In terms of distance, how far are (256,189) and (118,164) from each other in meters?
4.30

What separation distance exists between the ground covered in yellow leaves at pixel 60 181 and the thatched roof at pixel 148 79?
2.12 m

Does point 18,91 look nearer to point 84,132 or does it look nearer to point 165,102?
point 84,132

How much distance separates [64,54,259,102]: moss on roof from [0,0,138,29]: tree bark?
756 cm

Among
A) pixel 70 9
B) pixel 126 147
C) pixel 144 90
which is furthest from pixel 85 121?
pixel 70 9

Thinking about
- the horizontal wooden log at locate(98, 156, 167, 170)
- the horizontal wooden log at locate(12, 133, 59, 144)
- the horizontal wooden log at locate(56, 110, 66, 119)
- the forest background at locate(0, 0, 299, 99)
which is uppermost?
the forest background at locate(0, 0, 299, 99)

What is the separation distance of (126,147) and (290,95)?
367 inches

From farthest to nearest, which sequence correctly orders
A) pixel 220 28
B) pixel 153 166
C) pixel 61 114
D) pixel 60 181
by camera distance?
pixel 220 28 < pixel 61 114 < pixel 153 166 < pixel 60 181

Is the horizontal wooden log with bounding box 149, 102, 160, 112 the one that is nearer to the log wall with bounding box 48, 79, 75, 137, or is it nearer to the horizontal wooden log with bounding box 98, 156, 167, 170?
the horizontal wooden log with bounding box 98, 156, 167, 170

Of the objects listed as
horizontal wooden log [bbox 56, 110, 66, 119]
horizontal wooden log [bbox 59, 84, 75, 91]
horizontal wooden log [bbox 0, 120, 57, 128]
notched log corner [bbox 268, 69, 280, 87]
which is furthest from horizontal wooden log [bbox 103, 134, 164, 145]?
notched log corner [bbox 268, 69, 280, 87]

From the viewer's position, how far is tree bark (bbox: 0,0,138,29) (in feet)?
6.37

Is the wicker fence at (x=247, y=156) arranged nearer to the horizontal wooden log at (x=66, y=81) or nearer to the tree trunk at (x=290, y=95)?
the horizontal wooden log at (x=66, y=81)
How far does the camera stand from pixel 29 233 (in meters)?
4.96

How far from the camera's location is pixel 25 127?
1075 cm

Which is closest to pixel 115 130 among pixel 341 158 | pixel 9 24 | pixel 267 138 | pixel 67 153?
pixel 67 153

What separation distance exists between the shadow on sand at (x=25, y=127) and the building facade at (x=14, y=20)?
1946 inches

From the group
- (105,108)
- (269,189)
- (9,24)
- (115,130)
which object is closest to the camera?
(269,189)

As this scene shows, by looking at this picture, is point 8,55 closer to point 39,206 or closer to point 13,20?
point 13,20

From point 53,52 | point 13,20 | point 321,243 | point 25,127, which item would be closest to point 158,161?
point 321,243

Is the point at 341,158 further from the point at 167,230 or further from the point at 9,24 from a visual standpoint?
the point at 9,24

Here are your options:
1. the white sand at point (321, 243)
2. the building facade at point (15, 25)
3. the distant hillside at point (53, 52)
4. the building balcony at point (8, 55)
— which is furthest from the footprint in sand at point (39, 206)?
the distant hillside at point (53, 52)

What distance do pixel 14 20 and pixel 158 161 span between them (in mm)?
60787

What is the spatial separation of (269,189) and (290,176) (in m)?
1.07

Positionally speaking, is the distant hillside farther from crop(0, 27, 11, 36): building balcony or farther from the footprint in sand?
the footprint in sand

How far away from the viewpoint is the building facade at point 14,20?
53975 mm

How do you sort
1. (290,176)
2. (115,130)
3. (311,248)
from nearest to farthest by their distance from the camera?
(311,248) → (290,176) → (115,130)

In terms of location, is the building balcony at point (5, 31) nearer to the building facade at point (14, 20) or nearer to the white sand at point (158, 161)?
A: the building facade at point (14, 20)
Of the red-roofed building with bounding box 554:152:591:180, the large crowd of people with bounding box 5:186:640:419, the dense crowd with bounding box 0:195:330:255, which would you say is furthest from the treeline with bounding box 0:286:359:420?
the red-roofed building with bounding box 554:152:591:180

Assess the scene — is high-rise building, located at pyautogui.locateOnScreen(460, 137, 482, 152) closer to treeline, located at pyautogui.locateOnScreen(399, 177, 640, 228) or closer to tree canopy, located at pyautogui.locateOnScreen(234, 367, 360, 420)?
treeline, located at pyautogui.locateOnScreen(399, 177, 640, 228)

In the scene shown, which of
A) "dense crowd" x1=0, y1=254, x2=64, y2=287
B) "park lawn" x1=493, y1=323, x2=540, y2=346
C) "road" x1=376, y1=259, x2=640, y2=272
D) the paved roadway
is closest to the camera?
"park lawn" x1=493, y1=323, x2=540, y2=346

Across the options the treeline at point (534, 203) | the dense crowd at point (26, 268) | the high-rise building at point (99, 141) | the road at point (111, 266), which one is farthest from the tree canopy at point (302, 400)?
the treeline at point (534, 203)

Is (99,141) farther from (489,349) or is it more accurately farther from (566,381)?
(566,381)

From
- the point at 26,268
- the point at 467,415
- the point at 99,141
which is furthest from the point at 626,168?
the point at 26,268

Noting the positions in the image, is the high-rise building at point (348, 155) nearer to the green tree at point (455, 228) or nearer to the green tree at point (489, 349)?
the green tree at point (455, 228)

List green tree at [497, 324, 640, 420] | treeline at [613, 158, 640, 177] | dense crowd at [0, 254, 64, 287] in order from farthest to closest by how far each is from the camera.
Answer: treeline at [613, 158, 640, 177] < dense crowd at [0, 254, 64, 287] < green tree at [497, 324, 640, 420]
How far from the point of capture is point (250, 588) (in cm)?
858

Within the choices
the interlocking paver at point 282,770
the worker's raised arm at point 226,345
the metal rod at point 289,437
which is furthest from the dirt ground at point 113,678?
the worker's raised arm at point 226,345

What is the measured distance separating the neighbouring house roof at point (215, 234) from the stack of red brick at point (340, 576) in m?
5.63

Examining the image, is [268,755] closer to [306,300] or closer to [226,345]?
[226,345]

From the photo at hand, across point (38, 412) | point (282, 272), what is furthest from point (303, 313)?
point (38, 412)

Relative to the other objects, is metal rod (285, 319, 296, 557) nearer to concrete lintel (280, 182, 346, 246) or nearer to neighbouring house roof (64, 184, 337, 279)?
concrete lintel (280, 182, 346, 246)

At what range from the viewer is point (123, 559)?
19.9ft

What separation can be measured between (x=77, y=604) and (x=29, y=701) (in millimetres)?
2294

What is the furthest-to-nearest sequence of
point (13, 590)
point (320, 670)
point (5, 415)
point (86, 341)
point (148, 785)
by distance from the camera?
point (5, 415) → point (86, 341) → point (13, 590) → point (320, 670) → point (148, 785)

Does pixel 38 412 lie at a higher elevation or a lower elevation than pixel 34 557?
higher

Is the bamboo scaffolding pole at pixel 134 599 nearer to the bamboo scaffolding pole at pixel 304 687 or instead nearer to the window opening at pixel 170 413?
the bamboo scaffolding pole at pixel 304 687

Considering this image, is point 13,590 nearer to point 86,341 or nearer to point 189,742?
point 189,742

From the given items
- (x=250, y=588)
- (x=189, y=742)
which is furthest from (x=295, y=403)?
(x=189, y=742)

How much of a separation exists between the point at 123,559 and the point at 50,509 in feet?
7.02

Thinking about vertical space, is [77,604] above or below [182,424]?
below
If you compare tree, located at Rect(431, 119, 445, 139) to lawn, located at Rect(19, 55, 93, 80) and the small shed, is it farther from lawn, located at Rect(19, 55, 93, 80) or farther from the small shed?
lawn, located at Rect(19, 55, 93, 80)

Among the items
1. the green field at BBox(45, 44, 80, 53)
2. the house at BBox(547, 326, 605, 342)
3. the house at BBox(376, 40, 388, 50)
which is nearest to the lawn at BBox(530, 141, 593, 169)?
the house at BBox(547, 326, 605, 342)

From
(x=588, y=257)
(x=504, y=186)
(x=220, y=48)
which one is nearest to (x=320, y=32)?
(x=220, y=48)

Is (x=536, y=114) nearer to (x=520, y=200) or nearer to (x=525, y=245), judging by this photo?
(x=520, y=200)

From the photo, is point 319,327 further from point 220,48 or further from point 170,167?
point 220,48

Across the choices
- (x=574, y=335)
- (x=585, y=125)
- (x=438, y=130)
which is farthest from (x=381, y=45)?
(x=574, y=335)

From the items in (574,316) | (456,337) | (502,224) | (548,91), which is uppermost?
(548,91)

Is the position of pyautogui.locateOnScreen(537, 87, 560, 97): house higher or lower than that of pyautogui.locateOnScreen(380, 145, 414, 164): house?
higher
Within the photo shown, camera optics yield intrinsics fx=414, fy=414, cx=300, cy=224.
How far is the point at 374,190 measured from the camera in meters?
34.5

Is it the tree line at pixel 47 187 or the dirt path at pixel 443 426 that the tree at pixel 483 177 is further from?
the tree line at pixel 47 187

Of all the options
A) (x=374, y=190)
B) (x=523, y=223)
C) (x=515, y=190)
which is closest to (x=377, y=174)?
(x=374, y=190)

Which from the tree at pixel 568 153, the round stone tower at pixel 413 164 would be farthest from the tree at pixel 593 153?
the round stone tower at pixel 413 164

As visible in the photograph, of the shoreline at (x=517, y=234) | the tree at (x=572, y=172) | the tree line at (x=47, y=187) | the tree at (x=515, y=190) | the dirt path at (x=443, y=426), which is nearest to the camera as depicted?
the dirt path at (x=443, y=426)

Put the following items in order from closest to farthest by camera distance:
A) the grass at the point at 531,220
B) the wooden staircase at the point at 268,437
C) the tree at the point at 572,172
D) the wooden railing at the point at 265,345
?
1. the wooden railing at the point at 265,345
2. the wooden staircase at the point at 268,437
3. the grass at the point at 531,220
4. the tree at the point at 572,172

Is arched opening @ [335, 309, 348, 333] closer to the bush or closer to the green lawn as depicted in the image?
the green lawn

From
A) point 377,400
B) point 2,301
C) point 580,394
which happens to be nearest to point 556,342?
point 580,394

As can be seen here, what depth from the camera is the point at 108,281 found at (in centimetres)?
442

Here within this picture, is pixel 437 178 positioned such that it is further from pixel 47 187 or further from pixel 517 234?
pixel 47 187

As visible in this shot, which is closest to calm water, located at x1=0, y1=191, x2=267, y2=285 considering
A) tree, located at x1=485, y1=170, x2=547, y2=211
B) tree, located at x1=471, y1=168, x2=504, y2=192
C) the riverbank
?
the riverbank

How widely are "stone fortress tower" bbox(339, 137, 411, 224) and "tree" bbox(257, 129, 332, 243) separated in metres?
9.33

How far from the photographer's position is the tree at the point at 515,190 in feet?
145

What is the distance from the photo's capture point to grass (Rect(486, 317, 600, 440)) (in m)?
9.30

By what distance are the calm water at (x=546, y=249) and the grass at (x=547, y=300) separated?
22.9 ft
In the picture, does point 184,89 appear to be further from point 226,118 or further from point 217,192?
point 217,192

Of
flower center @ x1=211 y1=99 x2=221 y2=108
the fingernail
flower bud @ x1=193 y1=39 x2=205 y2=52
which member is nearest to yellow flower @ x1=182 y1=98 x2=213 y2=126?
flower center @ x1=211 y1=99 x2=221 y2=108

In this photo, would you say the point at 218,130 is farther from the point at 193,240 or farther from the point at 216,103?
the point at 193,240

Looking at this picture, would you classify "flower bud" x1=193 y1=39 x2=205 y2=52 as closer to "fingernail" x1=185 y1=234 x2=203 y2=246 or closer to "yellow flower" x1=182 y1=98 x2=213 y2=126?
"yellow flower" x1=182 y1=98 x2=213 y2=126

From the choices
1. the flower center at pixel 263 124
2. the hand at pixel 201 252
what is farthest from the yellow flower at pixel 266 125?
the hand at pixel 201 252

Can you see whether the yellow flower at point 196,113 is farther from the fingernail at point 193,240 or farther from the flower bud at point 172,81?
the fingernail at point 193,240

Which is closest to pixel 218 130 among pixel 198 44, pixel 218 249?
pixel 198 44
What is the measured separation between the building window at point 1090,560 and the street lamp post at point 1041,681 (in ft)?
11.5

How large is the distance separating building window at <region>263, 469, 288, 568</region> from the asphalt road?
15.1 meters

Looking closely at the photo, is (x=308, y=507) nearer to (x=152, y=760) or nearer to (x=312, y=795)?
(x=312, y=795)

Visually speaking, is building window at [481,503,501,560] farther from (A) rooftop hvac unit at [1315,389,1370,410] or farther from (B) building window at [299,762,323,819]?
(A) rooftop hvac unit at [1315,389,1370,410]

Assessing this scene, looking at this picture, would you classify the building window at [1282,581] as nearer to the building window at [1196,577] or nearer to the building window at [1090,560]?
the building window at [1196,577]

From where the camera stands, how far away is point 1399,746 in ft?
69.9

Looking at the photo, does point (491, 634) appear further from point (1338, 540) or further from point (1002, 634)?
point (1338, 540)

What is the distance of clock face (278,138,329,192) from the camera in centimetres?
○ ○ ○ ○ ○ ○ ○
Objective. Render the lines as a JSON list of strings, one string per line, with blank lines omitted. Begin at the line containing "How large is" and stop after the last line of the records.

Full response.
[
  "How large is the distance separating building window at <region>263, 469, 288, 568</region> from the asphalt road?",
  "15.1 meters",
  "Looking closely at the photo, is (x=308, y=507) nearer to (x=152, y=760) or nearer to (x=312, y=795)?",
  "(x=312, y=795)",
  "Visually speaking, is building window at [481,503,501,560] farther from (A) rooftop hvac unit at [1315,389,1370,410] or farther from (B) building window at [299,762,323,819]?",
  "(A) rooftop hvac unit at [1315,389,1370,410]",
  "Assessing this scene, looking at this picture, would you classify the building window at [1282,581] as nearer to the building window at [1196,577] or nearer to the building window at [1090,560]?",
  "the building window at [1196,577]",
  "From where the camera stands, how far away is point 1399,746 in ft?",
  "69.9",
  "Looking at the photo, does point (491, 634) appear further from point (1338, 540) or further from point (1002, 634)?",
  "point (1338, 540)",
  "What is the distance of clock face (278,138,329,192) from the camera in centimetres?"
]